I primi anni, a Berlino, culminarono nella preparazione e nell'esecuzione pubblica della Passione secondo San Matteo di Bach (fu data due volte, l'11 e il 21 marzo 1829). Non era stata piú eseguita in pubblico dai tempi di Bach: è vero però che Bach avrebbe avuto qualche difficoltà a riconoscere la sua opera. nella presentazione di Mendelssohn. Si servi di un coro di 400 elementi e di una orchestra enormemente ampliata. Tagliò alcune parti e ne modificò altre per rendere la musica piú adatta al pubblico berlinese, e non esitò a usare un'orchestrazione nuova ove lo ritenne necessario. Ventiquattrenne, fece né piú né meno ciò che altri compositori e direttori facevano della musica del passato, a quel tempo. La riesumazione dette un contributo decisivo al risveglio dell'interesse per Bach. Per tutta la vita Mendelssohn non si allontanò mai da Bach; e probabilmente conobbe a memoria tutta la musica sua allora nota. Tutti i buoni musicisti hanno una memoria superiore, ma quella di Mendelssohn era eccezionale. Bambino, sapeva a memoria le nove Sinfonie di Beethoven ed era in grado di suonarle al piano. Era capace di non dimenticare un brano sentito una volta sola. Charles Hallé, con un po' di esagerazione, era convinto che conoscesse ogni battuta di musica mai scritta e fosse in grado di ripeterla immediatamente.

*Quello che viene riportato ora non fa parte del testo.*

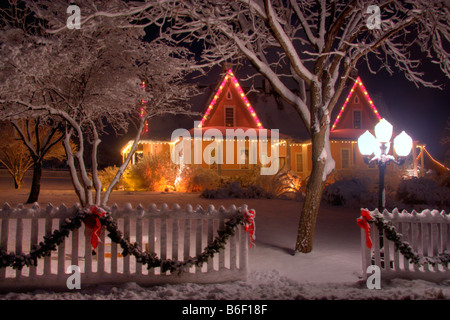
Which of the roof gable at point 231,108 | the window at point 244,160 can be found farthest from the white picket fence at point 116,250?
the roof gable at point 231,108

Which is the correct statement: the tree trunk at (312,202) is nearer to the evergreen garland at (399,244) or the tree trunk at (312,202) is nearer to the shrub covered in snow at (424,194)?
the evergreen garland at (399,244)

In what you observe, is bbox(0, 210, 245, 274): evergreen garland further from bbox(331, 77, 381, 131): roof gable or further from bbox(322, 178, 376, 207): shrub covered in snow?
bbox(331, 77, 381, 131): roof gable

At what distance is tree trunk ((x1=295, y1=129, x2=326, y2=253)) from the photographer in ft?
25.4

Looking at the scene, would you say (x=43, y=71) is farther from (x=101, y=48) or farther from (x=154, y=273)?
(x=154, y=273)

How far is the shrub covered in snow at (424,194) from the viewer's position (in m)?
15.8

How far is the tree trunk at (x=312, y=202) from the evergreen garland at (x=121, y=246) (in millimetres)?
2495

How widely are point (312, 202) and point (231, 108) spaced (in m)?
17.8

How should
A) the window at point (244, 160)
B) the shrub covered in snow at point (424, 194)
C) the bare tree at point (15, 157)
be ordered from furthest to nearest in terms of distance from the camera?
the bare tree at point (15, 157), the window at point (244, 160), the shrub covered in snow at point (424, 194)

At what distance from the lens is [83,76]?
841 cm

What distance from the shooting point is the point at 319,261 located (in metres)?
7.18

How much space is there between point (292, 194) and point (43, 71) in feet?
48.6

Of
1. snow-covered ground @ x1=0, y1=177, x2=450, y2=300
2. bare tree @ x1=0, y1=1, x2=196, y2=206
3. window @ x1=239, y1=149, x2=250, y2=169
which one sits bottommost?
snow-covered ground @ x1=0, y1=177, x2=450, y2=300

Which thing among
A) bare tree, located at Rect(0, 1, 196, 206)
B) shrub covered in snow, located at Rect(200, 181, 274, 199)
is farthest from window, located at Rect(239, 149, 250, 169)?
bare tree, located at Rect(0, 1, 196, 206)

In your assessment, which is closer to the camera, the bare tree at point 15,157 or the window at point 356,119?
the bare tree at point 15,157
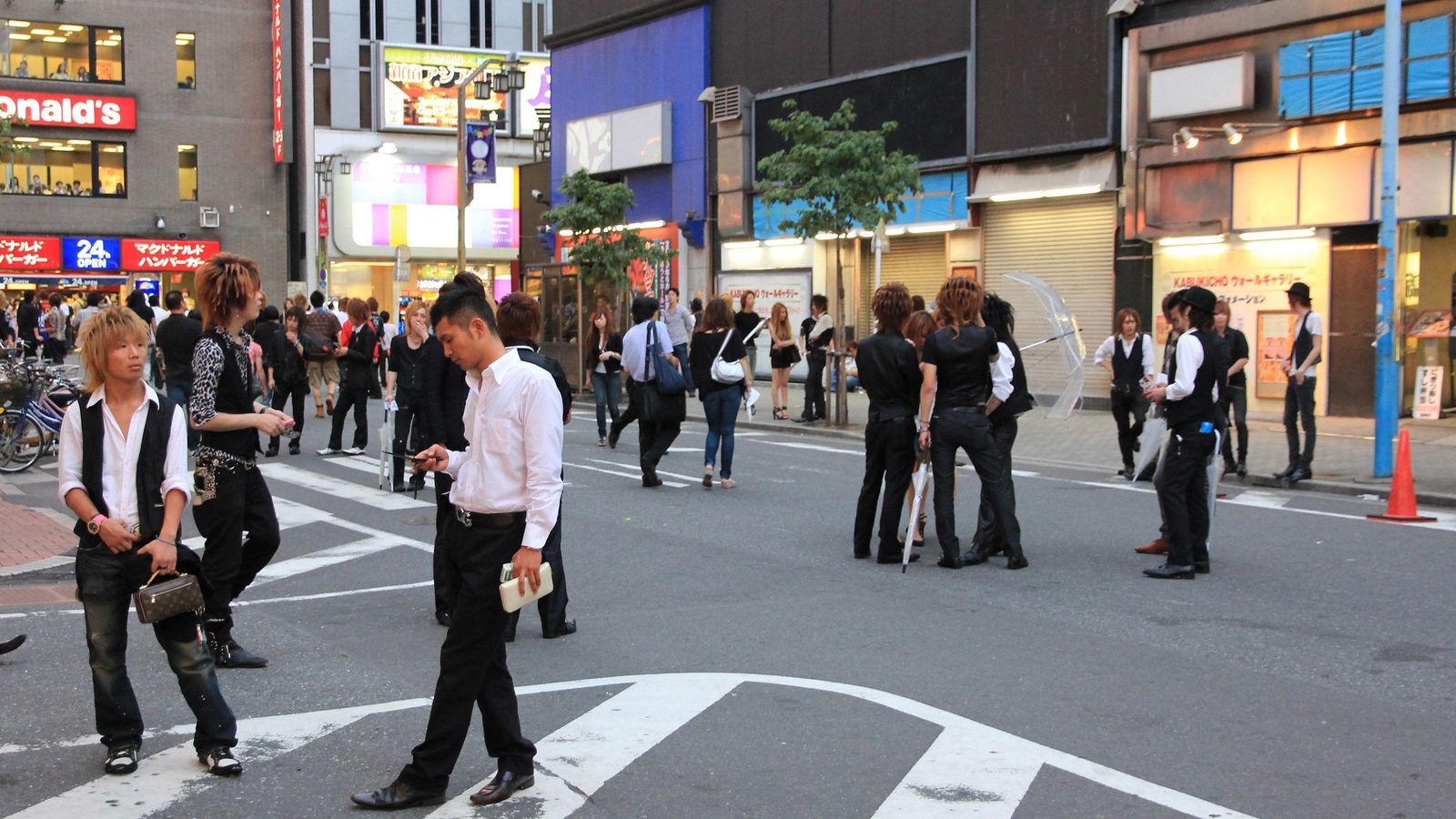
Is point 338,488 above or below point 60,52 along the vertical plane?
below

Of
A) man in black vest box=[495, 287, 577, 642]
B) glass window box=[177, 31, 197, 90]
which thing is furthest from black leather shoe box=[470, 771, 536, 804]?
glass window box=[177, 31, 197, 90]

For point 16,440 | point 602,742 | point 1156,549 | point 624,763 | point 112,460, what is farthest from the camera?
point 16,440

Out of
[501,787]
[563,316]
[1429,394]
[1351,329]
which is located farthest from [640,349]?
[563,316]

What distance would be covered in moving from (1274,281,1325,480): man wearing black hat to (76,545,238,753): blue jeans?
Result: 36.1 feet

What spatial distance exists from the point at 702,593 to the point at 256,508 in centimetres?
286

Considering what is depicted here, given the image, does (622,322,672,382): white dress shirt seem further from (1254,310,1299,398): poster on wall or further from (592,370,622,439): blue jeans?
(1254,310,1299,398): poster on wall

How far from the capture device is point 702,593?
8414mm

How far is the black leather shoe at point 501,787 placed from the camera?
4738 millimetres

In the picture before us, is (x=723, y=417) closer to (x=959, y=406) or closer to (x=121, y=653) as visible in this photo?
(x=959, y=406)

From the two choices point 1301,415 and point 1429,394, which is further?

Come tutti i giovanotti ricchi e di buona famiglia, anche Mendelssohn dovette fare il grand tour, che iniziò nel 1829. Sarebbe durato tre anni. Si recò in Italia, Francia e Inghilterra, conoscendo tutti e riuscendo simpatico a tutti. Scrisse lunghe lettere piene di particolari, spesso illustrandole con disegni a penna. Mendelssohn è stato sopravvalutato come disegnatore. I suoi schizzi sono tutti corretti e molto curati nella forma, ma senza personalità, semplici copie di ciò che vedeva. Quando affrontava la figura umana venivano fuori le sue deficienze, anche se queste figure hanno un fascino che manca invece ai paesaggi diligentemente copiati.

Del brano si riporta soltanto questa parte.